BRITTE

Aug 1, 2020

My senior year in Spanish class we had a student teacher I’ll call Britte. She was pretty, tall, blond, and big-boned—Juno-esque. She took an interest in me and my friend Meryl as the best students in the class and invited us to a charreada a, Mexican rodeo. I developed a crush on her and thought from early on that if I could befriend her, it would change my life—though given how tongue-tied with shyness I was, that was a long shot.

As a thank-you I made her and her roommate Kita (a nickname) a batch of cookies that I put in a coffee can I covered with patterned paper and some drawings I’d done—and left at their door.

I remember the first time Britte invited me over to her apartment on the northside of campus for lunch, she served me half of a head of iceberg lettuce with Thousand Island dressing, which I ate as much of as I could get down, not wanting to seem ungrateful.

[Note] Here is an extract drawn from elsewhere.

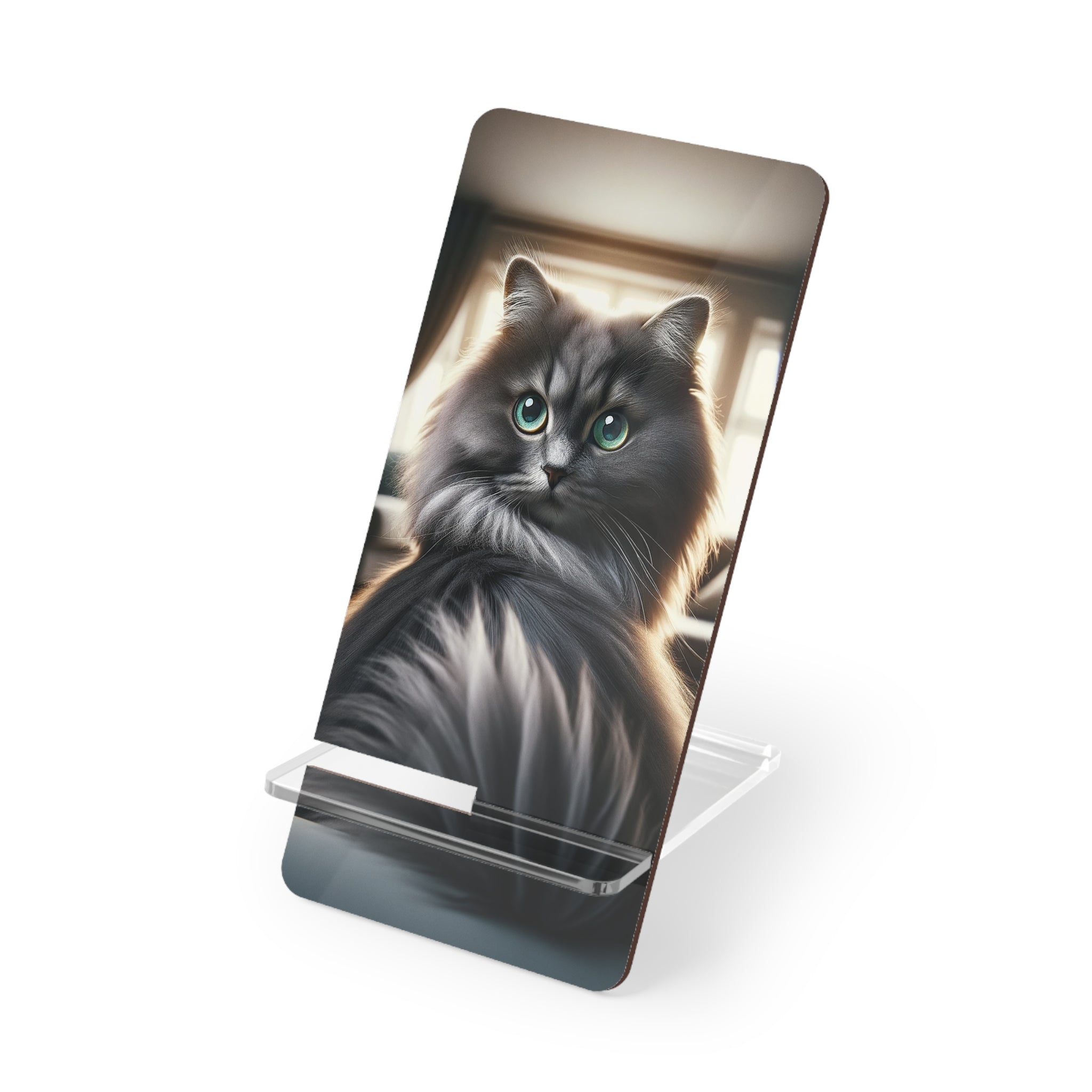 Grey cat - Smartphone Stand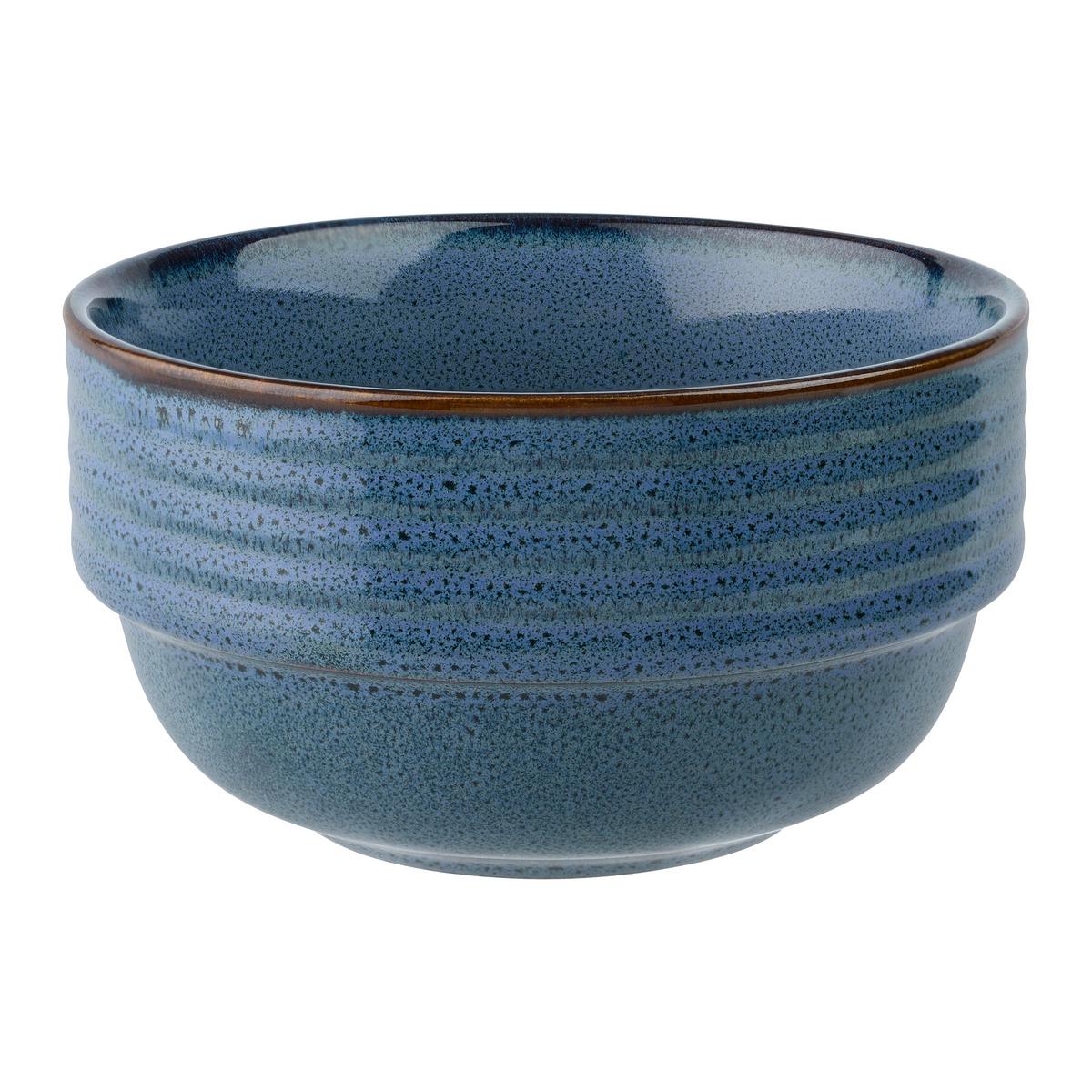Set Posod Moody - svetlo modra/bela, Konvencionalno, keramika (14/8cm) - Mömax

On another occasion she had me over to dinner, making a delicious chicken dish that I later found out involved only a splash of wine and a can of mushroom soup.

Then one evening Britte gave me a Gin Tonic, despite the fact that I was underage, that finally loosened the knot in my tongue. I was talkative, comical, I think—I even sang. Later, she would tell me that she thought alcohol brought out your true personality.

She and Kita had grown up in an affluent neighborhood in Oakland and had met in high school. Britte had had the kind childhood I could only dream of—the picture-perfect family in the big house with the white picket fence, a protective older brother, and parents who were still so in love that they often held hands. Britte, herself, was a warm, earth mother, seemingly mature beyond her years.

That year, both Britte and Kita took me under their wing. When Britte found out I loved to sing she began teaching me songs in Spanish like “Las Posadas,” a Mexican Christmas carol that has one of the most beautiful melodies I’ve ever heard and “Guantanamera.” A rough translation of the latter: 

I’m an honest man

From where the palm tree grows

And before I die

I want to pour out the poetry in my soul

 

My verses are a clear green

And a burning carmine

My verse is a wounded deer

Seeking shelter on the mountain.

 I remember making Kita a wind chime out of pipettes and cover slips from my high school chemistry class—a completely impractical artistic endeavor because the first blast of wind would have shattered it. For Britte I made gin bottle cover depicting “Ye Olde Liquor Shoppe” out of colored construction paper—with a door and windows that opened onto tiny ink drawings of times we’d spent together, similar to an advent calendar.

Following our graduation, Meryl—who also came from an affluent family—joined them on a trip to Mexico. I couldn’t afford to go with them, but Britte brought me back a beautiful guitar, the most wonderful gift I’ve ever been given. In the meantime, however, she’d become infatuated with a dashing latino—an ex-priest named Salvador de la Mora—which left me worrying that she would go back to Mexico and marry him.